He resigned from that position when he was indicted on criminal charges.

==Criminal case==
In December 2003, Norris was indicted on three charges by U.S. Attorney Thomas DiBiagio. Two of the counts charged Norris had made illegal personal expenditures of over $20,000 from the Baltimore Police Department's supplemental account in order to pay for expensive gifts, personal expenses, and extramarital affairs with at least six women. The third count alleged that he had lied on a mortgage application, stating that approximately $9,000 he received from his father was a gift, when it was actually a loan.

Norris was investigated by the US Attorney of Maryland for abuse of a non-taxpayer funded expense account. While looking for violations, it was discovered that Norris borrowed $9,000 from his father for a home purchase. Norris and his father signed gift letters stating the money was a gift. It was discovered that Norris had returned the money to his father at a later date; at that point the gift became a loan. Norris was then indicted for making a false statement on a mortgage application.
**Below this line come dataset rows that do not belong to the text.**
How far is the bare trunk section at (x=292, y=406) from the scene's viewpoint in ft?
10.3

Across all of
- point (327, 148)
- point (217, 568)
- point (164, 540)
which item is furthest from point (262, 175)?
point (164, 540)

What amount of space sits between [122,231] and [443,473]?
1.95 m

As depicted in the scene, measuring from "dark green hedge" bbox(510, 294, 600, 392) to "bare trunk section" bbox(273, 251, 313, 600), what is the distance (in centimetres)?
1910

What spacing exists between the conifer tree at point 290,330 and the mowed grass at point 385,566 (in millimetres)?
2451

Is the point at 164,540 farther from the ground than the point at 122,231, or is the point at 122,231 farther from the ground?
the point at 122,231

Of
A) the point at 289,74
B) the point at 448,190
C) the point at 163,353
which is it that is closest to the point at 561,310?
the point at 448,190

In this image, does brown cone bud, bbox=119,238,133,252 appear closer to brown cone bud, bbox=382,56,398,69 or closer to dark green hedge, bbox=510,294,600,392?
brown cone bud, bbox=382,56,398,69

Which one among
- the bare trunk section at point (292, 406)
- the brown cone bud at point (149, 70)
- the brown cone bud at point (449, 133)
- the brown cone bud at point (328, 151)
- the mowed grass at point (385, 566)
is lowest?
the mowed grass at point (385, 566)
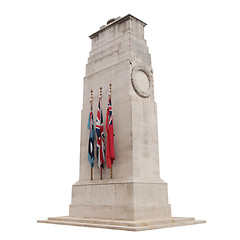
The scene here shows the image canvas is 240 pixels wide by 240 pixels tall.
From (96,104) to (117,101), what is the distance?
1.61 metres

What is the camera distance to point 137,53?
16.2m

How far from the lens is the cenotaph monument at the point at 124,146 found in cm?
1367

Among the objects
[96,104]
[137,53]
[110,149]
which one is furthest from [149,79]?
[110,149]

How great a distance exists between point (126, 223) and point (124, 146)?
3.71 m

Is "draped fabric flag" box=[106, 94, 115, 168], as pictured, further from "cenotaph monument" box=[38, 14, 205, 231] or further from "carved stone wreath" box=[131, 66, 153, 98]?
"carved stone wreath" box=[131, 66, 153, 98]

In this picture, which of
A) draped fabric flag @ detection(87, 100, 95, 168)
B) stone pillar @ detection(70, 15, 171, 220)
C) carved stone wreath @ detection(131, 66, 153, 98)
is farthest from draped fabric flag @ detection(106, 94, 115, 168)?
carved stone wreath @ detection(131, 66, 153, 98)

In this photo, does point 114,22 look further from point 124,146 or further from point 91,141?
point 124,146

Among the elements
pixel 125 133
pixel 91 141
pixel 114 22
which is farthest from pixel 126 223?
pixel 114 22

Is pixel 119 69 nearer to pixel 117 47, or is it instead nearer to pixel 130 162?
pixel 117 47

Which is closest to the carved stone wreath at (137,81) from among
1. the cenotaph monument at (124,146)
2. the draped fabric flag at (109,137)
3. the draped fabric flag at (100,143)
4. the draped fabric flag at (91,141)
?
the cenotaph monument at (124,146)

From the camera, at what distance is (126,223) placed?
483 inches

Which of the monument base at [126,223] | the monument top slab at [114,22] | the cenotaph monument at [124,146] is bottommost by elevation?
the monument base at [126,223]

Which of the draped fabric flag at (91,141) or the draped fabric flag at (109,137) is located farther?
the draped fabric flag at (91,141)

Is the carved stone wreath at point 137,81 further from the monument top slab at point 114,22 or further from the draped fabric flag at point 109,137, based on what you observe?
the monument top slab at point 114,22
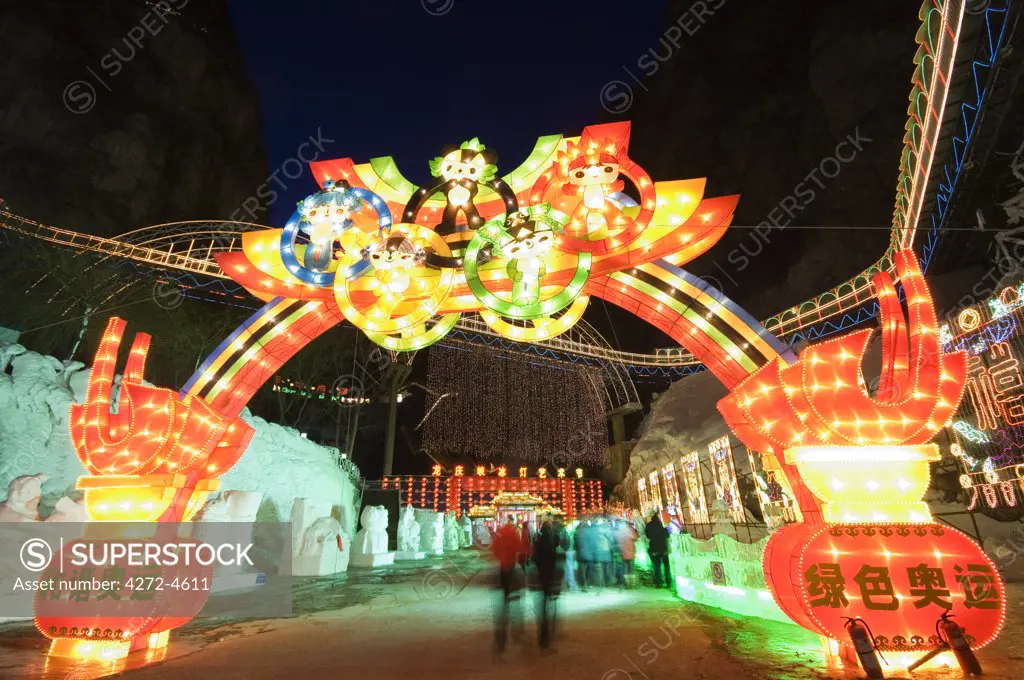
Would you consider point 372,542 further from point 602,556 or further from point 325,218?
point 325,218

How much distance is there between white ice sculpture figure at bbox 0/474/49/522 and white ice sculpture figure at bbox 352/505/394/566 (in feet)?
32.2

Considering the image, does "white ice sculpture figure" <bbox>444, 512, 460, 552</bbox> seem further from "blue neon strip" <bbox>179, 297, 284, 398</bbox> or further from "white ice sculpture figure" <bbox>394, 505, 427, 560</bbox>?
"blue neon strip" <bbox>179, 297, 284, 398</bbox>

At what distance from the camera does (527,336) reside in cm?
644

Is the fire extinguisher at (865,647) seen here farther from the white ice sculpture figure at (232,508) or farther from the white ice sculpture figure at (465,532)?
the white ice sculpture figure at (465,532)

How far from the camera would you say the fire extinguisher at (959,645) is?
4.06 m

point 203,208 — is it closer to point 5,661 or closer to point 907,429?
point 5,661

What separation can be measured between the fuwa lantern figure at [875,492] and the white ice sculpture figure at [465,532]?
26.5 meters

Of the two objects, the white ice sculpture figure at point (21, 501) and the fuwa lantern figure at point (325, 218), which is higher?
the fuwa lantern figure at point (325, 218)

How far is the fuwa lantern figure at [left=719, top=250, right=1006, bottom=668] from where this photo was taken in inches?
166

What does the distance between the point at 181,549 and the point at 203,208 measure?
1208 inches

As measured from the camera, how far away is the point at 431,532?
24.4 m

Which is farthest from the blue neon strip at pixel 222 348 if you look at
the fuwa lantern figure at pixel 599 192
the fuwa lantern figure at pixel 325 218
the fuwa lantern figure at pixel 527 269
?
the fuwa lantern figure at pixel 599 192

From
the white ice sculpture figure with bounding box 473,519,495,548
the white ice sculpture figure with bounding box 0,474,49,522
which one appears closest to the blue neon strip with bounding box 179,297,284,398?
the white ice sculpture figure with bounding box 0,474,49,522

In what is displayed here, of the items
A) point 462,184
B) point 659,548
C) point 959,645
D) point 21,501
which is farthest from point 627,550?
point 21,501
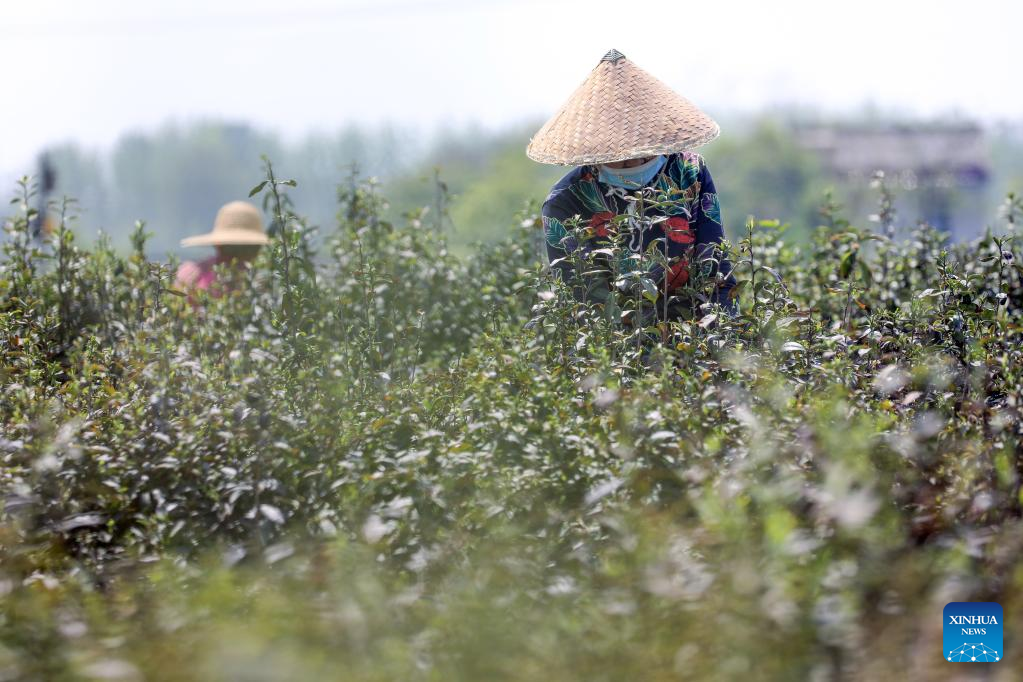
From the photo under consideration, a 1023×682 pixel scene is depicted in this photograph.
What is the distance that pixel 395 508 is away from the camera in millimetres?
2918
In a plea agreement, the mortgage charge was dropped in exchange for a guilty plea of abusing the expense account, which Norris had denied. On March 8, 2004, Norris pleaded guilty to federal corruption and tax charges. Norris was sentenced to six months in federal prison in Yazoo City, Mississippi and Atlanta, Georgia, to be followed by three years of supervised probation and ordered to perform 500 hours of community service. The case alleged lavish gifts and meals were given to friends and girlfriends.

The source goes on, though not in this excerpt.